# Work item:
Each line of the data has to be retyped exactly as it is.

# Dataset records:

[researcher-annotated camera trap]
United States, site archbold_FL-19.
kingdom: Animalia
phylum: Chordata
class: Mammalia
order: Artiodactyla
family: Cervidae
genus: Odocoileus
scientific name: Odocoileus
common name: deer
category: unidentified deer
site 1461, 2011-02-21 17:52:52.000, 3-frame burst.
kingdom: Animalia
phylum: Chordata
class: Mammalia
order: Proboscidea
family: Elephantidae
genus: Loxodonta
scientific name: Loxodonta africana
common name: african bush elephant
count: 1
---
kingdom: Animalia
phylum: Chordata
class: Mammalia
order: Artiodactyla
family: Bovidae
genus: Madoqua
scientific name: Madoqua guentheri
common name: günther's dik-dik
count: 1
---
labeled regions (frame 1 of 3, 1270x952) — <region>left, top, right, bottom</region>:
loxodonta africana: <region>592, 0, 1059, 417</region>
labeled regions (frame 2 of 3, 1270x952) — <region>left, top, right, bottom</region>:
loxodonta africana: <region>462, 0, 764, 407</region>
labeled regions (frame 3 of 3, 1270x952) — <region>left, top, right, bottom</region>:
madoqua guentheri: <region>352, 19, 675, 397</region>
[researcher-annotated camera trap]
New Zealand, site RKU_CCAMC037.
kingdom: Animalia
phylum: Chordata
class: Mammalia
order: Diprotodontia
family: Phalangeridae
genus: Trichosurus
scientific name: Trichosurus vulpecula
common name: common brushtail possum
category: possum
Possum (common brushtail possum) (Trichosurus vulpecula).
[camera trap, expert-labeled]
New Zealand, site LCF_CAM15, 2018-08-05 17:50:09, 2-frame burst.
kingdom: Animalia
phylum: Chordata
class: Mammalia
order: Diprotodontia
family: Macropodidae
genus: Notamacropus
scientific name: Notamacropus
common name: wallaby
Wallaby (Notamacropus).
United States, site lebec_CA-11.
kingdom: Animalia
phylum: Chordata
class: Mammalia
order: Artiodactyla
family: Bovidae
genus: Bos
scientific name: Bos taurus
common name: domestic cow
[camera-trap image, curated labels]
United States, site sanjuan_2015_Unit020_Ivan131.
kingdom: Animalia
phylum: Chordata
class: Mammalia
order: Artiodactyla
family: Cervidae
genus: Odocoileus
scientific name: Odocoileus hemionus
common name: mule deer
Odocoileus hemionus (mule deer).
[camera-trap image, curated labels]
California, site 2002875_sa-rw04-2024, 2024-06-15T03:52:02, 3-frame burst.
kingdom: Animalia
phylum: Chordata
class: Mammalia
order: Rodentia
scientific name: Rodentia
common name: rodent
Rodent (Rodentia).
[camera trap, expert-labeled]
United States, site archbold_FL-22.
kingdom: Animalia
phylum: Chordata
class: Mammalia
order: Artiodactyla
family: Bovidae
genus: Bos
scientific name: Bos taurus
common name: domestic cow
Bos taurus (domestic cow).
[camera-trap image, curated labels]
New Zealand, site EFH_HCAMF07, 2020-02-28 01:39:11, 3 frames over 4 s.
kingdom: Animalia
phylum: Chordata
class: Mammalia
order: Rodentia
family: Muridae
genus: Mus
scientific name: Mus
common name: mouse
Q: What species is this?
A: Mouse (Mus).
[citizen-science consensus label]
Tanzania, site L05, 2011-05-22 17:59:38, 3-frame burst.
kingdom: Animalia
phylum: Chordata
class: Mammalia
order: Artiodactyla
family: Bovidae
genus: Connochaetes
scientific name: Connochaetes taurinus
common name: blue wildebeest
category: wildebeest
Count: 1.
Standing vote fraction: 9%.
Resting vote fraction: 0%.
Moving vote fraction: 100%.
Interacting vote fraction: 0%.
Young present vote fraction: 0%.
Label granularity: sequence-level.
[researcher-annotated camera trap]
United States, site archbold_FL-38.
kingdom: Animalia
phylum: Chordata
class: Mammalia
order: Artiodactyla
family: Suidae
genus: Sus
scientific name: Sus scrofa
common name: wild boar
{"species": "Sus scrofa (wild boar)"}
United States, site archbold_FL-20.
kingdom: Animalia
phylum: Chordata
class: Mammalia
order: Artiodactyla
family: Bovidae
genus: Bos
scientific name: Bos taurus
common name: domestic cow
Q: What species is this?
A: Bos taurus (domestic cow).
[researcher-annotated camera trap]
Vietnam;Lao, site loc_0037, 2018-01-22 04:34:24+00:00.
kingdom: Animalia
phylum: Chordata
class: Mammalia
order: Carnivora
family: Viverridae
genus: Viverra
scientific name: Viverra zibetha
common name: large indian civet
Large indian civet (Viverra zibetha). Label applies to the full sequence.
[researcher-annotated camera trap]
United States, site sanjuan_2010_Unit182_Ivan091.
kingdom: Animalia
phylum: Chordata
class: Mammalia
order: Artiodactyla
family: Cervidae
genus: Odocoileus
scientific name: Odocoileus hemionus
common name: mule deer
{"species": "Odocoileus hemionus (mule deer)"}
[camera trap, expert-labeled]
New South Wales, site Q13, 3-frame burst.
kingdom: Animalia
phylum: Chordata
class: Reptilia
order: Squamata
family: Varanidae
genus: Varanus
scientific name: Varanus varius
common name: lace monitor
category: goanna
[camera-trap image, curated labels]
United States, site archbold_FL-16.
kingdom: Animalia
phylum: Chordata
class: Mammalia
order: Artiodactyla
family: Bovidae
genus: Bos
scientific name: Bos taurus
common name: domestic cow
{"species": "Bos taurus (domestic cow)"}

# Exercise solution:
[researcher-annotated camera trap]
United States, site archbold_FL-19.
kingdom: Animalia
phylum: Chordata
class: Mammalia
order: Artiodactyla
family: Cervidae
genus: Odocoileus
scientific name: Odocoileus
common name: deer
category: unidentified deer
site 1461, 2011-02-21 17:52:52.000, 3-frame burst.
kingdom: Animalia
phylum: Chordata
class: Mammalia
order: Proboscidea
family: Elephantidae
genus: Loxodonta
scientific name: Loxodonta africana
common name: african bush elephant
count: 1
---
kingdom: Animalia
phylum: Chordata
class: Mammalia
order: Artiodactyla
family: Bovidae
genus: Madoqua
scientific name: Madoqua guentheri
common name: günther's dik-dik
count: 1
---
labeled regions (frame 1 of 3, 1270x952) — <region>left, top, right, bottom</region>:
loxodonta africana: <region>592, 0, 1059, 417</region>
labeled regions (frame 2 of 3, 1270x952) — <region>left, top, right, bottom</region>:
loxodonta africana: <region>462, 0, 764, 407</region>
labeled regions (frame 3 of 3, 1270x952) — <region>left, top, right, bottom</region>:
madoqua guentheri: <region>352, 19, 675, 397</region>
[researcher-annotated camera trap]
New Zealand, site RKU_CCAMC037.
kingdom: Animalia
phylum: Chordata
class: Mammalia
order: Diprotodontia
family: Phalangeridae
genus: Trichosurus
scientific name: Trichosurus vulpecula
common name: common brushtail possum
category: possum
Possum (common brushtail possum) (Trichosurus vulpecula).
[camera trap, expert-labeled]
New Zealand, site LCF_CAM15, 2018-08-05 17:50:09, 2-frame burst.
kingdom: Animalia
phylum: Chordata
class: Mammalia
order: Diprotodontia
family: Macropodidae
genus: Notamacropus
scientific name: Notamacropus
common name: wallaby
Wallaby (Notamacropus).
United States, site lebec_CA-11.
kingdom: Animalia
phylum: Chordata
class: Mammalia
order: Artiodactyla
family: Bovidae
genus: Bos
scientific name: Bos taurus
common name: domestic cow
[camera-trap image, curated labels]
United States, site sanjuan_2015_Unit020_Ivan131.
kingdom: Animalia
phylum: Chordata
class: Mammalia
order: Artiodactyla
family: Cervidae
genus: Odocoileus
scientific name: Odocoileus hemionus
common name: mule deer
Odocoileus hemionus (mule deer).
[camera-trap image, curated labels]
California, site 2002875_sa-rw04-2024, 2024-06-15T03:52:02, 3-frame burst.
kingdom: Animalia
phylum: Chordata
class: Mammalia
order: Rodentia
scientific name: Rodentia
common name: rodent
Rodent (Rodentia).
[camera trap, expert-labeled]
United States, site archbold_FL-22.
kingdom: Animalia
phylum: Chordata
class: Mammalia
order: Artiodactyla
family: Bovidae
genus: Bos
scientific name: Bos taurus
common name: domestic cow
Bos taurus (domestic cow).
[camera-trap image, curated labels]
New Zealand, site EFH_HCAMF07, 2020-02-28 01:39:11, 3 frames over 4 s.
kingdom: Animalia
phylum: Chordata
class: Mammalia
order: Rodentia
family: Muridae
genus: Mus
scientific name: Mus
common name: mouse
Q: What species is this?
A: Mouse (Mus).
[citizen-science consensus label]
Tanzania, site L05, 2011-05-22 17:59:38, 3-frame burst.
kingdom: Animalia
phylum: Chordata
class: Mammalia
order: Artiodactyla
family: Bovidae
genus: Connochaetes
scientific name: Connochaetes taurinus
common name: blue wildebeest
category: wildebeest
Count: 1.
Standing vote fraction: 9%.
Resting vote fraction: 0%.
Moving vote fraction: 100%.
Interacting vote fraction: 0%.
Young present vote fraction: 0%.
Label granularity: sequence-level.
[researcher-annotated camera trap]
United States, site archbold_FL-38.
kingdom: Animalia
phylum: Chordata
class: Mammalia
order: Artiodactyla
family: Suidae
genus: Sus
scientific name: Sus scrofa
common name: wild boar
{"species": "Sus scrofa (wild boar)"}
United States, site archbold_FL-20.
kingdom: Animalia
phylum: Chordata
class: Mammalia
order: Artiodactyla
family: Bovidae
genus: Bos
scientific name: Bos taurus
common name: domestic cow
Q: What species is this?
A: Bos taurus (domestic cow).
[researcher-annotated camera trap]
Vietnam;Lao, site loc_0037, 2018-01-22 04:34:24+00:00.
kingdom: Animalia
phylum: Chordata
class: Mammalia
order: Carnivora
family: Viverridae
genus: Viverra
scientific name: Viverra zibetha
common name: large indian civet
Large indian civet (Viverra zibetha). Label applies to the full sequence.
[researcher-annotated camera trap]
United States, site sanjuan_2010_Unit182_Ivan091.
kingdom: Animalia
phylum: Chordata
class: Mammalia
order: Artiodactyla
family: Cervidae
genus: Odocoileus
scientific name: Odocoileus hemionus
common name: mule deer
{"species": "Odocoileus hemionus (mule deer)"}
[camera trap, expert-labeled]
New South Wales, site Q13, 3-frame burst.
kingdom: Animalia
phylum: Chordata
class: Reptilia
order: Squamata
family: Varanidae
genus: Varanus
scientific name: Varanus varius
common name: lace monitor
category: goanna
[camera-trap image, curated labels]
United States, site archbold_FL-16.
kingdom: Animalia
phylum: Chordata
class: Mammalia
order: Artiodactyla
family: Bovidae
genus: Bos
scientific name: Bos taurus
common name: domestic cow
{"species": "Bos taurus (domestic cow)"}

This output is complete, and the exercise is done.